Nach Krankenhausaufenthalten oder Reha-Maßnahmen zeigt sich zunehmend ein Muster: Viele Haushalte merken erst nach der Rückkehr ins eigene Zuhause, dass die vorhandene Treppe nicht mehr sicher bewältigt werden kann. Besonders bei älteren Menschen mit vorübergehender Mobilitätseinschränkung entsteht kurzfristiger Handlungsbedarf.

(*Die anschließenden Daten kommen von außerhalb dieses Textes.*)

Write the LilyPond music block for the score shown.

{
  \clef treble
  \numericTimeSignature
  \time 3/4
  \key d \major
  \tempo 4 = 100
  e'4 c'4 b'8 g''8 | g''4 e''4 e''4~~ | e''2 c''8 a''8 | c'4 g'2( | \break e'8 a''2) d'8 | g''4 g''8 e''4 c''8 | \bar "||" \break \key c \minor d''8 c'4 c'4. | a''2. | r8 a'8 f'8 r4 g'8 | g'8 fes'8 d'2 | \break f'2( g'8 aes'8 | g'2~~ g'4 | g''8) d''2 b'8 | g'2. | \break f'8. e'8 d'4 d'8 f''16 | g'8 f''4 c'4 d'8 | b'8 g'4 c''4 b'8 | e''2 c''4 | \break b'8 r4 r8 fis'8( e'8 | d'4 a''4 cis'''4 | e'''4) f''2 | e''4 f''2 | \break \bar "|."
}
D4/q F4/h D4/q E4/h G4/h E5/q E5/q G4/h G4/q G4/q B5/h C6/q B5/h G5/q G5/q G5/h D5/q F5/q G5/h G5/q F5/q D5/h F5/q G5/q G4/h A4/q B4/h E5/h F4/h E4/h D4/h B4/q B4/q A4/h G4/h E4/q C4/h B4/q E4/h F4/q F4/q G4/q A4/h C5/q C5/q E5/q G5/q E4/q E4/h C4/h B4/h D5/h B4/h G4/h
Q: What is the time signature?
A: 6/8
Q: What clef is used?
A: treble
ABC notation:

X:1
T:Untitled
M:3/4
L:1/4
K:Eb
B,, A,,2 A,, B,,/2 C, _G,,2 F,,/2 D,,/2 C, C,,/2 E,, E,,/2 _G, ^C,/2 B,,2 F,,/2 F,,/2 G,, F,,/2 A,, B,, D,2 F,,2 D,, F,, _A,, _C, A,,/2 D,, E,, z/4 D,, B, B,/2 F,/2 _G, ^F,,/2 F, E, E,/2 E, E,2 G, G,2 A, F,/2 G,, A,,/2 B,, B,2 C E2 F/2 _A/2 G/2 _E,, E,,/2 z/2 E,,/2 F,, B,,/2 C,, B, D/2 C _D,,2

In diesen Übergangssituationen sind flexible Lösungen gefragt. Nicht jeder Bedarf ist dauerhaft, dennoch muss Sicherheit sofort gewährleistet werden. Temporäre Systeme oder flexible Modelle gewinnen deshalb an Bedeutung. Die Auswahl hängt stark von der Treppenform und dem Platzangebot ab. Eine Übersicht zu möglichen Systemen finden Sie unter Treppenlift Typen.
Finanziell kann ein anerkannter Pflegegrad den Zugang zu Zuschüssen erleichtern. Für wohnumfeldverbessernde Maßnahmen stehen bis zu 4.180 € zur Verfügung. Informationen zur Anspruchsprüfung bietet der Bereich Pflegekasse.
Fazit: Übergangssituationen erfordern schnelle Entscheidungen. Wer flexibel plant und Fördermöglichkeiten kennt, kann Sicherheit schaffen, ohne sich langfristig festzulegen.